Un terrible alarido lo confirmó. El hombre que huía pasó, en un segundo, de estar en el suelo a ser zarandeado por los aires como un muñeco de trapo. Al suyo se unieron los gritos de los pacientes del comedor. Jack pudo distinguir sus rostros blancos y aterrados con total nitidez. Medio sofocado, se obligó a correr aún más deprisa. Julia estaba a unos cien metros de él. Su cabello se agitaba sobre la cabeza como si quisiera huir.
Jack no había planeado qué hacer. Fue ella la que gritó:
—¡Hacia allí!
Su voz apenas pudo oírse por encima del estruendo. Pero Jack vio que señalaba la caseta del jardinero. Los cubrió una sombra y, sin poder evitarlo, se volvieron hacia el tornado. Sus ropas se sacudían como poseídas. Un frío gélido los envolvió.
No iban a conseguirlo.
Una pared negra se alzaba frente a ellos, tapando ya del todo el sol. Jack notó que le apretaban la mano. Era Julia. Eso le despertó de su letargo. Empezaron a correr hacia la caseta a toda velocidad.
—No llegaremos, no llegaremos —susurraba ella sin parar de correr.
Los oídos les zumbaban.
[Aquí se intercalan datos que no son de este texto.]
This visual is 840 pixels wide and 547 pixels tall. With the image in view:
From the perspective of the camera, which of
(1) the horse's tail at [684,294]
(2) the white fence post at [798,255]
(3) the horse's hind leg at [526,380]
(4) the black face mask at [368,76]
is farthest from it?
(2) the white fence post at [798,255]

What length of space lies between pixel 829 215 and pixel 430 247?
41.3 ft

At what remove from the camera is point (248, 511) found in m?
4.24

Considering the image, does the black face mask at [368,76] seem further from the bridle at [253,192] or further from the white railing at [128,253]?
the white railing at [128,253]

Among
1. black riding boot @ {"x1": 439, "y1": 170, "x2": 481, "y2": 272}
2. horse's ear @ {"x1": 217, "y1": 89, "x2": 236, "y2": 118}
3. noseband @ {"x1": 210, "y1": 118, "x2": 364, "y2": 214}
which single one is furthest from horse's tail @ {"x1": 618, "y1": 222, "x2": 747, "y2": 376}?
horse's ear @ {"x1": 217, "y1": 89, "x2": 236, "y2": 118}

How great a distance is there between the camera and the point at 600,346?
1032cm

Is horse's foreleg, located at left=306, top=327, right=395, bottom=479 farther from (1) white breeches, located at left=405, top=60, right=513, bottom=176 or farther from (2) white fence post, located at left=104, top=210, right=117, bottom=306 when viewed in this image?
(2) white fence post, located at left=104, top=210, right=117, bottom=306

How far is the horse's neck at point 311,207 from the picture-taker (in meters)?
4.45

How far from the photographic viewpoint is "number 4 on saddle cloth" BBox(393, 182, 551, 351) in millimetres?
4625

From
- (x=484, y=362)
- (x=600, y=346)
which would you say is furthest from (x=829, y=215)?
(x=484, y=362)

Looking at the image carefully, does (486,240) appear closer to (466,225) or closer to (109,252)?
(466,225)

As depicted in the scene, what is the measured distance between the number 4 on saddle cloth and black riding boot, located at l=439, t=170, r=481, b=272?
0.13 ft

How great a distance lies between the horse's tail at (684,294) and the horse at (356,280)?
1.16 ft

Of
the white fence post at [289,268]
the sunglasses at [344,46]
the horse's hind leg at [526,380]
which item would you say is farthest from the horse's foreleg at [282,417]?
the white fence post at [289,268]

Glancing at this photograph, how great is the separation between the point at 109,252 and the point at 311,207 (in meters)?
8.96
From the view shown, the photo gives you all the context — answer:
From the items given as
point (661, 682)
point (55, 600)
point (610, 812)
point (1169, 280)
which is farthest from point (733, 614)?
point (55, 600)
El viento les hacía llorar. Tenían las bocas llenas de hierbajos y tierra. Pero, de pronto, todo empezó a calmarse. Las partículas y materiales en suspensión se desplomaron, repentinamente inertes, sobre el césped. Las ráfagas de viento se suavizaron y su estruendo se redujo.
Aun así, Jack y Julia no se detuvieron hasta alcanzar la caseta. Sólo allí osaron volverse de nuevo hacia el viento negro. El tornado se alejaba ahora de ellos, de regreso al lago de donde había surgido. También ellos se desplomaron en el suelo, jadeando por el esfuerzo y el miedo.
—Soy Julia —dijo ella, casi sin aliento.
—Lo sé —fue la respuesta de Jack.
Ambos seguían mirando en la dirección por la que se había ido el tornado. Julia con alivio. Jack con un nudo en la garganta. Al fin había podido distinguir los extraños objetos que se agitaban en sus corrientes oscuras. O eso pensaba. Lo que creía haber visto era imposible. Tenía que estar equivocado.